▸ Questions to answer
1. In the passage on the Aberfeldy Estate, which dock's northern boundary did the estate's site lie on?
2. Write the next part of the passage on the Aberfeldy Estate, picking up after its final sentence.

▸ Text for analysis
=-=-=

The area was originally developed with small terraced houses from 1864 to 1885, first by David Mclntosh, who named several streets after places in Scotland (including Aberfeldy Street after Aberfeldy in Perthshire), and from 1873 by the chemist turned developer John Abbott.

The site of the estate was located on what was the northern boundary of the East India Import Dock, famous for the importing of exotic goods during the 18th and 19th centuries. However it was heavily bombed during the Second World War and subsequently redeveloped into the Aberfeldy Estate.

It was built in various phases starting in the 1930s and continued after the surrounding area suffered wartime damage, being completed in the late 1970s. The estate and surrounding area suffered from severe social disadvantage with high levels of unemployment, low incomes, poor health and anti-social behaviour problems.

=-=-=

▸ Raw data
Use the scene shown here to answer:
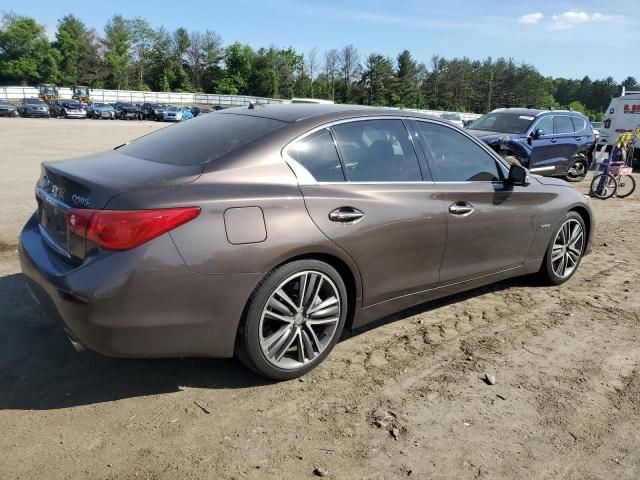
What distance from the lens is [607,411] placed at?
3229 mm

=-=-=

▸ Answers to the tasks
1. The East India Import Dock.

2.
Poplar HARCA took over the running of the estate following its transfer into their ownership in two tranches, one in 1998 and another in 2007, as part of the council's Housing Choice programme. It has owned and managed the estate since the transfers. In July 2012, Poplar HARCA and Willmott Dixon obtained planning permission for a joint redevelopment of the Aberfeldy Estate.

The plans included the demolition of 297 housing units (211 units at social rent and the rest leasehold) and their replacement with 1,100 new homes (of which 170 will be for social rent, with 20 for intermediate rent and nearly 1,000 for market rent) and improved amenities to be provided over twelve years.

==Geography==
Aberfeldy Village is situated on a triangular site bounded by the A12, A13 East India Dock Road and Abbott Road. It has in excess of 1,000 new homes and an energy centre, retail, community and health amenities, with public and green spaces.

The new homes are arranged around this linear green space in medium rise, high density buildings ranging from four to ten storeys. Lower, more domestic scale buildings sit adjacent to the neighbouring estate, whilst higher buildings along the A13 provide a degree of protection to this urban edge.

==Occupancy==
The rental homes in the new development zone of Aberfeldy Village was at almost at full occupancy by residents in July 2016, who have an average income of £39,000 p.a. and an average age of 28.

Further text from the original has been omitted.